### Set exercise 1
Using the post about bench building, answer these questions:
(a) What car does the writer currently drive?
(b) How many miles does the writer drive one way to work in Albuquerque?
(c) What car did the writer buy with the new criteria in mind?

I like “Bench Building”; which, much like “Bench Racing”, is a time honored method to waste hours of time and has nothing to do with building benches or anything else useful. 

For those of you that have not been initiated, Bench Racing and Building are all about laying down the tools, picking up your favorite adult beverage and day dreaming,  preferably in your shop with a few friends, the smell of gasoline, burnt clutch, and Orange scented hand-cleaner filling your nostrils.  By the way why do all hand-cleaners smell like oranges?  But I digress.

The act of Bench Racing involves leaning back against your work bench and ruminating on how fast you were, could have been or will be.  Still unsure?   It’s the fish that got away.  It’s the dog fight demonstration with the fighter pilot “shooting his watch”, or the 12 point deer that you are sure you hit – “the blood trail must be around here somewhere!”

I like to dream up some rather unlikely car and drive train combinations and see how far I can get in the design process before I decide I must just be completely crazy.  Bench build - NO

Now many of you know I work for an airline and I drive 172 miles one way to work each week to Albuquerque or if I have an odd trip for the week I drive all the way to Phoenix, AZ (about 425 miles each way).  That works out to about 3 hrs for the short trip and 6.5 hours for the long one, spent in my hoopie car. (I don’t know where the name came from, but every small car my family ever owned got that name – on lives the tradition!)  All that time spent on the highway lead me to decide that I need a good, comfortable, smooth running, smoothing driving car with reasonable fuel mileage.

Can you hear my cranial wheels turning? – Bench Building time! 

Currently, I drive a 2006 Nissan Sentra. (BECAUSE IT IS GOOD ON GAS!  SO LEAVE ME ALONE ALREADY!)  It is getting a little worn out, and I am getting tired of driving a roller skate.  I would like a little more space and a smooth ride that can also hold its own on an on-ramp. 

With that criteria in mind, I bought a 1981 Volvo 242. The purchase of this particular car was partly influenced by nostalgia.  I had a 244 in high school and part of college, and have always missed it. (Difference is 2 vs. 4 doors)  It was a GREAT highway car.

### Set exercise 2
In the rows, take the lines from the first one through the line holding "- shoe, located at (left=47, top=0, right=102, bottom=17)", inclusive, and switch "fur pom" to "fur ball". Give only those lines, with everything else left unchanged.

### Information supplied
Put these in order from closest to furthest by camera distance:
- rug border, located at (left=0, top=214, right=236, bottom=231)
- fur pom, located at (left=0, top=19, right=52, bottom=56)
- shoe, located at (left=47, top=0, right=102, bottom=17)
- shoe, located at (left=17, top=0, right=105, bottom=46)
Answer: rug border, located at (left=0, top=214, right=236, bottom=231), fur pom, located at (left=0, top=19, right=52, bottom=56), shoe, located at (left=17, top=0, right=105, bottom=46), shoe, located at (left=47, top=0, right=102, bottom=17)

### Exercise solution 1
(a) A 2006 Nissan Sentra
(b) 172 miles
(c) A 1981 Volvo 242

### Exercise solution 2
Put these in order from closest to furthest by camera distance:
- rug border, located at (left=0, top=214, right=236, bottom=231)
- fur ball, located at (left=0, top=19, right=52, bottom=56)
- shoe, located at (left=47, top=0, right=102, bottom=17)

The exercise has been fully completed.